Harrogate house-owners have been left furious after contractors downed tools, leaving their homes exposed to the elements.
Residents of Kirkham Road and Dene Park in the Woodfields area signed up for a scheme backed by Harrogate Borough Council (HBC) and the Yorkshire Energy Partnership for free insulation for their houses.
However, part way through the work contractors from insulation firm Astley were instructed to stop work by insulation firm Cosyseal who say grant funding was cut. Six privately owned homes and 32 council flats were lefthalf finished.
Now Harrogate and Knaresborough MP Andrew Jones is demanding answers on behalf of the householders.
Tracey Worsnop, 43, said: “It’s awful, it’s just a mess, half the house is not finished. It is going to take a lot of money to repair the damage.”
Ms Worsnop lives at home with her 20-year-old daughter Nicole, and is currently undergoing treatment for cancer. She said: “The doctor says I have to avoid stress but I can’t this is very stressful. I came back from an appointment and all the work had stopped.”
The work to insulate the homes with cladding is part of the government’s Energy Company Obligation (ECO) scheme.
Tracey’s neighbour Liz Robinson, 60, said: “All they have done is knock the house about to make a start and then they’ve gone. I am in shock looking at how it has been left.”
Her daughter-in-law Lindsay Robinson said: “Some of the houses are half done, they look a right mess.
“The workers just downed tools, most people got home from work to see half finished work. Everyone is just passing the buck now.”
Alison Wood, 52, lives on Kirkham Road. She said: “I think it is awful, we waited for months of delays and the scaffolding has been up for four weeks.
“I am scared to park the car on the drive in case part of the house just blows off and damages it.”
Ms Worsnop said Mr Jones has been chasing the firms involved on their behalf.
She said: “It is all right for the flats on Dene Park, they are council owned, but what about us, the people who own their homes?”
Steve Mcgowen, managing director of Astley said the firm was owed money from Cosyseal: “We are building contractors and we are stuck in the middle. We get instructions to do things, then we have been told to stop. It’s an absolute disaster.”
He said: “It is a worry, I have got money owed and 500 jobs to try and save.
“We are going above and beyond to try to get the funding from the utility companies to get this sorted.”
Mr Jones said: “Cosyseal’s contractors say they have it in writing that they were told to continue with works to properties after March 25.
“But then contractors tell me that they were told by Cosyseal this information was incorrect.
“By this time they had already started work on a number of properties for which they would not be paid. They therefore stopped work.
• • • • •
# COMPLETE THE FOLLOWING
**a)** Check the following three statements against the insulation report and answer yes or no for each, quoting the words of the report that settle it.
(i) Tracey Worsnop lives with her daughter.
(ii) The scaffolding on Kirkham Road had been up for six weeks.
(iii) Astley says Cosyseal owes it money.
**b)** Extend the insulation report with a few more sentences, picking up right after its final line.
• • • • •
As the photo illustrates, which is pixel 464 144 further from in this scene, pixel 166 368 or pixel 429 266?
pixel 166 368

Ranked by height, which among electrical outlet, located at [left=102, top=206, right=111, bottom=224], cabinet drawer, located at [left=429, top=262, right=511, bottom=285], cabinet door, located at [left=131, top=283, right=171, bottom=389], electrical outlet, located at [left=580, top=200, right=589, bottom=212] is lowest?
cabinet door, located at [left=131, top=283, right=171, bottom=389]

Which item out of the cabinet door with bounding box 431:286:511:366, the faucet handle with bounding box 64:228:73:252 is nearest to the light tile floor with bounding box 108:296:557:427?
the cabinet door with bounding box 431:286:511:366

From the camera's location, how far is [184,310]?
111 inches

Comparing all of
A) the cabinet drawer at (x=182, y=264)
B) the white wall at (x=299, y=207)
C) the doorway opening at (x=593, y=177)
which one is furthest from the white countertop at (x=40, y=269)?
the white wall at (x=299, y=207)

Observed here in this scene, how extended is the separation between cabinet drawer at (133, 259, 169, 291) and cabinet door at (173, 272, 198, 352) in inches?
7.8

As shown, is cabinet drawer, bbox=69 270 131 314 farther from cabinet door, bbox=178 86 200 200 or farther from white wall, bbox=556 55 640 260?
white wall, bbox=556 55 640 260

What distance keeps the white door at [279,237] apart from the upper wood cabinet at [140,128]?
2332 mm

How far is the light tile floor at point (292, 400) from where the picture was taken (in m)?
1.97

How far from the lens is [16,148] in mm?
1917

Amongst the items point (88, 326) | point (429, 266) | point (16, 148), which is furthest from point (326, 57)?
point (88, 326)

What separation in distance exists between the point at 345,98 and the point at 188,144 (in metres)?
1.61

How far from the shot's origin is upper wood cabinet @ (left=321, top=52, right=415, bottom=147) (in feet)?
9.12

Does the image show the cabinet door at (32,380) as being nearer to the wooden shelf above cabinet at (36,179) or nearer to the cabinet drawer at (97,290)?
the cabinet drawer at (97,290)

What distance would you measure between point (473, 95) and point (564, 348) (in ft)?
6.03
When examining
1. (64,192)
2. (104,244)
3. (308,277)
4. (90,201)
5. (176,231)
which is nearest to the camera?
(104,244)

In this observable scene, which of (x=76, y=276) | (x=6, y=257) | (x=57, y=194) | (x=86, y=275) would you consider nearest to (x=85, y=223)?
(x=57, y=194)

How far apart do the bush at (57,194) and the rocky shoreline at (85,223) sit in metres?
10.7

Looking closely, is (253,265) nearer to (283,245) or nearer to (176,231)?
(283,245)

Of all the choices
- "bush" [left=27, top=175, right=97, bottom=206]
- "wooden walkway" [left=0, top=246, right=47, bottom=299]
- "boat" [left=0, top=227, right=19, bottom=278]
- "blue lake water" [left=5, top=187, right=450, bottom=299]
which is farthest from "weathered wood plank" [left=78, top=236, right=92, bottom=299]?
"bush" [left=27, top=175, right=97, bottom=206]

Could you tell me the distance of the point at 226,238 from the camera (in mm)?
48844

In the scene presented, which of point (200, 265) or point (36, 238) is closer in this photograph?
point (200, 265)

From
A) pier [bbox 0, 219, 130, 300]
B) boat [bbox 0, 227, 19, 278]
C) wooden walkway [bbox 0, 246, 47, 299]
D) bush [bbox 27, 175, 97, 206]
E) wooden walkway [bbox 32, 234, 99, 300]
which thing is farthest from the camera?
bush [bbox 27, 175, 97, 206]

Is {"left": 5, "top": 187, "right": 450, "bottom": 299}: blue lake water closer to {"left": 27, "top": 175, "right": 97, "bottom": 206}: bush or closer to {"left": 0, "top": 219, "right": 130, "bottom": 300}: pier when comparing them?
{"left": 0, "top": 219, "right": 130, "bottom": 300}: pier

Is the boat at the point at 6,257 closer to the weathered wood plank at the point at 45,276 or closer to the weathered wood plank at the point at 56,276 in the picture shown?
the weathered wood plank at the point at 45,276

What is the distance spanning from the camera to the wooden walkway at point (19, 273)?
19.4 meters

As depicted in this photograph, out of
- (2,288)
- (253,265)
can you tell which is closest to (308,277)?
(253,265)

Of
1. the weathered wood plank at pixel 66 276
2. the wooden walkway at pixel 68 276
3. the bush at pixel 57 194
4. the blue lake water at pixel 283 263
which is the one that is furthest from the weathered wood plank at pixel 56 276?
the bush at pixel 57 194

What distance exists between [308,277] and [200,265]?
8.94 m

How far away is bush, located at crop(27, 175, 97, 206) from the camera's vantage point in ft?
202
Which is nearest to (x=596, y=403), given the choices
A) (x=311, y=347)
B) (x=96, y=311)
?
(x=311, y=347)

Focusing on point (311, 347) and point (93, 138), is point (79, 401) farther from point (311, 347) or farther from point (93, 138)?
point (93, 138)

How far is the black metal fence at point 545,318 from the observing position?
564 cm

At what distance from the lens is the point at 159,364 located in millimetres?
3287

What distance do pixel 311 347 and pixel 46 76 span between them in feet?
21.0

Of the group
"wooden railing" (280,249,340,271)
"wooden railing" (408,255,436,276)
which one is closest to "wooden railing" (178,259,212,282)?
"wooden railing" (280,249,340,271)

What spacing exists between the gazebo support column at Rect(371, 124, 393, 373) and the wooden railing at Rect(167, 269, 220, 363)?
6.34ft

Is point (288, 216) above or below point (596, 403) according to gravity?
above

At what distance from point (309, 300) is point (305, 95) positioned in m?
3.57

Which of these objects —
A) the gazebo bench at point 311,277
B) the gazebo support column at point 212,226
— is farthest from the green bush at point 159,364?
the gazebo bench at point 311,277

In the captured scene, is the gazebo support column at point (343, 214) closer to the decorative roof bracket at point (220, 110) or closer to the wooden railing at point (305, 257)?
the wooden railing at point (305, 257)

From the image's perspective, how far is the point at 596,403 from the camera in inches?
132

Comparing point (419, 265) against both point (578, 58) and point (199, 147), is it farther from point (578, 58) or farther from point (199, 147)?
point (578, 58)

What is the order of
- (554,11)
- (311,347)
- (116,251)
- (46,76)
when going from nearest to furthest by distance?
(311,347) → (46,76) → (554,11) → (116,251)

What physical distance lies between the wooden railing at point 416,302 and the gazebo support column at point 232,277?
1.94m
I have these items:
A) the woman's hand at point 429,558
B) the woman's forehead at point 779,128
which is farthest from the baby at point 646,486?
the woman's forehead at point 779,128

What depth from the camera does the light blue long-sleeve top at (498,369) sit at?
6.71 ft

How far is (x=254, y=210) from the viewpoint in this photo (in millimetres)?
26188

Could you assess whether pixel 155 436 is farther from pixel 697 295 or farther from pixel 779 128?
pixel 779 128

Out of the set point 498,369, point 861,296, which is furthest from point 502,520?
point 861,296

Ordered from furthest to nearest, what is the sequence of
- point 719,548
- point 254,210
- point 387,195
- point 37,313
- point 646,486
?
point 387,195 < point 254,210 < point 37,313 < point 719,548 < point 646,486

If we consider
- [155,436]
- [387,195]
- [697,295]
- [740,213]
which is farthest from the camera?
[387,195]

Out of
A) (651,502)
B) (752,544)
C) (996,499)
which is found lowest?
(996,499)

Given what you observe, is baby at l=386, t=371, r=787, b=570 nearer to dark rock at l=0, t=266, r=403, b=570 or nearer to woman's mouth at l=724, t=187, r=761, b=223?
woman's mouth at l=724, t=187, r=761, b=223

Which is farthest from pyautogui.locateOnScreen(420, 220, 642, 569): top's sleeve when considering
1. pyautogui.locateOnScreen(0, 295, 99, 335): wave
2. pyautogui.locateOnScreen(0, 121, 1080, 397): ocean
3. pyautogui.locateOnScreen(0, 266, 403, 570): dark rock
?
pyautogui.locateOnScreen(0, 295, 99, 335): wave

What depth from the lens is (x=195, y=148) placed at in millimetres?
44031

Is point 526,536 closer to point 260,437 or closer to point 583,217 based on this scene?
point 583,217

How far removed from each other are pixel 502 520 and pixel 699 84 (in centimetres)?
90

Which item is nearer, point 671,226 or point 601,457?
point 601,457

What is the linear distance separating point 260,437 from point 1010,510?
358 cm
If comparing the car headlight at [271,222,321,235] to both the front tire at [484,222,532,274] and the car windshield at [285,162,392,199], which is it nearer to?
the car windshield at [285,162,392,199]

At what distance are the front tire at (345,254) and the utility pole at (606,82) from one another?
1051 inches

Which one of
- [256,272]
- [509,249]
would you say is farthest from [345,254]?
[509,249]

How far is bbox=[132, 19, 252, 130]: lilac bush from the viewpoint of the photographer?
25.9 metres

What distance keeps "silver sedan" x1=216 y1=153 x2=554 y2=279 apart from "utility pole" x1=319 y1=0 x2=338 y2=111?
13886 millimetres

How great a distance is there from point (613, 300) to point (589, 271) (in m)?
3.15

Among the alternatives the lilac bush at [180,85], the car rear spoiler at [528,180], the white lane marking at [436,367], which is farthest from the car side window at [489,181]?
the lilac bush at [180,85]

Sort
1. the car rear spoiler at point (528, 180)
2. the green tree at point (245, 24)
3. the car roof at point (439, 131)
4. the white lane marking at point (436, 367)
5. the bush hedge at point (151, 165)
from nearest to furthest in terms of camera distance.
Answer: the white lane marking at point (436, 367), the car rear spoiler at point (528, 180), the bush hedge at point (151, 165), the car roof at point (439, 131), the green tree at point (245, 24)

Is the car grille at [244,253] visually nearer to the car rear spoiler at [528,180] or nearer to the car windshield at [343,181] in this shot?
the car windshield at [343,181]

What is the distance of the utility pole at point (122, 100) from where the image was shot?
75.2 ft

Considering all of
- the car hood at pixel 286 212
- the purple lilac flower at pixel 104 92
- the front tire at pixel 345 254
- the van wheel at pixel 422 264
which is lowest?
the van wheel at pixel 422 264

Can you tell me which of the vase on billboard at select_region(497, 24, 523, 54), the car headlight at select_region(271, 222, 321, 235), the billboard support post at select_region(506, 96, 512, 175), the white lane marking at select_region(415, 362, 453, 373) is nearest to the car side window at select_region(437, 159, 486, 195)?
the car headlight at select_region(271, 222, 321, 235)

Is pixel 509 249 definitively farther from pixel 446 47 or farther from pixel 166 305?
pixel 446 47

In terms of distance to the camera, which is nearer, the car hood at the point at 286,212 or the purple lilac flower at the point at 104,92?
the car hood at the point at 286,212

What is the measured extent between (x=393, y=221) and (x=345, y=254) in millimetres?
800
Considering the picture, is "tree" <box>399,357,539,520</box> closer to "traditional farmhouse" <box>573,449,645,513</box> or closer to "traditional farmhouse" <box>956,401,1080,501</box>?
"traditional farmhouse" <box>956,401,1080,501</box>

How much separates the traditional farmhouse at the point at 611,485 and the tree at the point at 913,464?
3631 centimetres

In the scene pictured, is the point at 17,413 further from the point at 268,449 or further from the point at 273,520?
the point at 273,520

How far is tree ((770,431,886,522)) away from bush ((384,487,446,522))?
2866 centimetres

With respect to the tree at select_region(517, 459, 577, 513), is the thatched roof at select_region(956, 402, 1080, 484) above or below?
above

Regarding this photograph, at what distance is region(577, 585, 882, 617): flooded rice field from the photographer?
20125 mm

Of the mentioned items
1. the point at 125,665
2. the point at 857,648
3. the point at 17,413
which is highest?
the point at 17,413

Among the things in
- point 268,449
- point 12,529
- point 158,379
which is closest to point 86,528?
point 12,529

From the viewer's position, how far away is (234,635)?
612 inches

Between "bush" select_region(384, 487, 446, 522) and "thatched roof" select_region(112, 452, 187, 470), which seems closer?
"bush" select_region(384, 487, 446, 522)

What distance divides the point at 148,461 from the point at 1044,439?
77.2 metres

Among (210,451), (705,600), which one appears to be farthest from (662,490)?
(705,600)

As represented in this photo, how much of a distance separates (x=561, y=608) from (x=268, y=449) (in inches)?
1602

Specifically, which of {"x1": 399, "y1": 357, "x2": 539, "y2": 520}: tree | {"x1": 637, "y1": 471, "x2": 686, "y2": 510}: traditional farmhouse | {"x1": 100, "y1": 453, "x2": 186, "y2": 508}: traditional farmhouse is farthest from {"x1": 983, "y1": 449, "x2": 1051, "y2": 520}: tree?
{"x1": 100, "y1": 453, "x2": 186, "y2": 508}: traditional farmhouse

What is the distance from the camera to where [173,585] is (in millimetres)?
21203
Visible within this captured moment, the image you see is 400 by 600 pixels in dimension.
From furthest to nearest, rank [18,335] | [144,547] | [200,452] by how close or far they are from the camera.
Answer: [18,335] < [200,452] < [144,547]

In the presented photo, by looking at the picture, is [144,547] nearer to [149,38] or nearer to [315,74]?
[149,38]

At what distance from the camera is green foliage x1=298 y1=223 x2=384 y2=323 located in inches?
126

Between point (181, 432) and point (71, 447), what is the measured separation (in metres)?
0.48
• • • • •
# ANSWERS
**a)**
(i) Yes: "Ms Worsnop lives at home with her 20-year-old daughter Nicole"
(ii) No: "the scaffolding has been up for four weeks"
(iii) Yes: "the firm was owed money from Cosyseal"

**b)**
“The householders are the important people in all of this. I want Cosyseal to tell me how they intend to make good the damage that has been caused to these properties and finish the job.
“The residents should not be in a worse position because someone else has made a mistake.”
Cosyseal say funding from utility companies has drastically reduced following a recent government policy review.
Paul Gaffney, managing director of Cosyseal has blamed a lack of clarity over funding changes for the hold up.
He said: “We have honourable intentions to complete the work but until the Government clarify their funding position we can’t.
“Only when they do we will be able to move forward. It could be two weeks, three weeks, four weeks. We are still in limbo.”
Residents signed up for the scheme after recieveing letters from HBC encouraging them to do so.
A spokesperson for HBC said: “In mid-March this year, the energy companies significantly reduced the level of funding that they were investing into external wall insulation meaning that scheme had to be closed earlier than anticipated.
“This appears to have been in response to proposed changes to ECO currently being considered by parliament which, although not yet finalised, has had an effect from 1st April 2014.
“Work on 192 public sector properties on Dene Park have been completed, while 32 public sector flats have been partially completed, and work on 32 public sector flats has not been started.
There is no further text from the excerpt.